Drug tests to double at 2010 Winter Olympics

RICHMOND: Testing for banned substances at the 2010 Winter Olympic and Paralympic Winter Games will double to nearly 2,500 compared to the 2006 games in Turin Italy, according to an anti-doping official.

A team of 30 technicians and seven scientists from the World Anti-Doping Agency will work round the clock at a 15.8-million-dollar laboratory unveiled Wednesday at the Richmond Olympic Oval, site of the long track speed skating.

But despite the "best possible facility," do not expect to see the first drug-free Olympic Games in February, said Christiane Ayotte, an anti-doping expert at the Quebec-based National Institute for Scientific Research.

According to Ayott, testing methods for banned substances such as testosterone, EPO (Erythropoietin) and growth hormones, in recent years have evolved.

"You have the same basic arsenal... (but) the instrumentation is... getting better, being refined.

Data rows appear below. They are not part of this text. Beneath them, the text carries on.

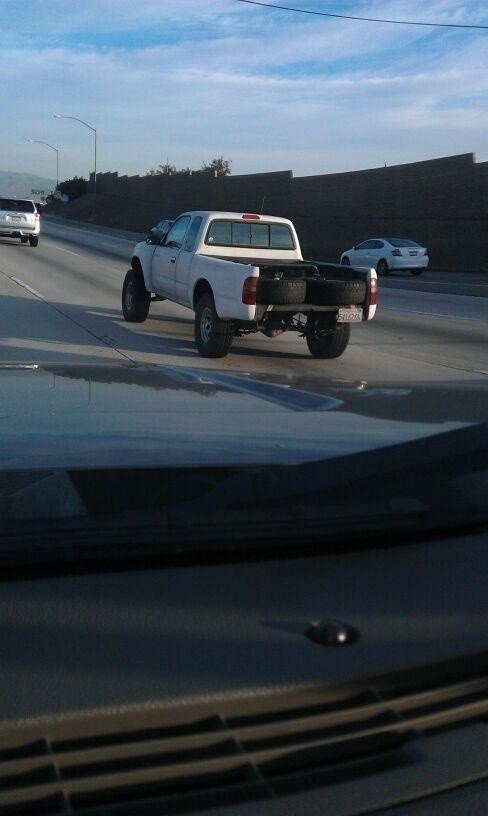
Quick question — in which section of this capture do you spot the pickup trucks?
[119,205,383,362]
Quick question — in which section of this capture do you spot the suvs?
[0,194,40,246]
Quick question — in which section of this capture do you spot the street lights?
[26,111,99,189]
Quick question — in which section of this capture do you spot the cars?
[340,235,430,278]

With some instruments here we can achieve the picogram level (one-trillionth of a gram) which is even better than what we were doing even two years ago."

Ayotte said her team would report negative blood and urine samples within 24 hours and more difficult test results within 72 hours.

The Olympic flame is to be lit in Greece on Thursday. Following an eight-day tour of the country, it will arrive in Victoria, British Columbia, on October 30, marking the start of a 106-day, 45,000 kilometer journey across Canada.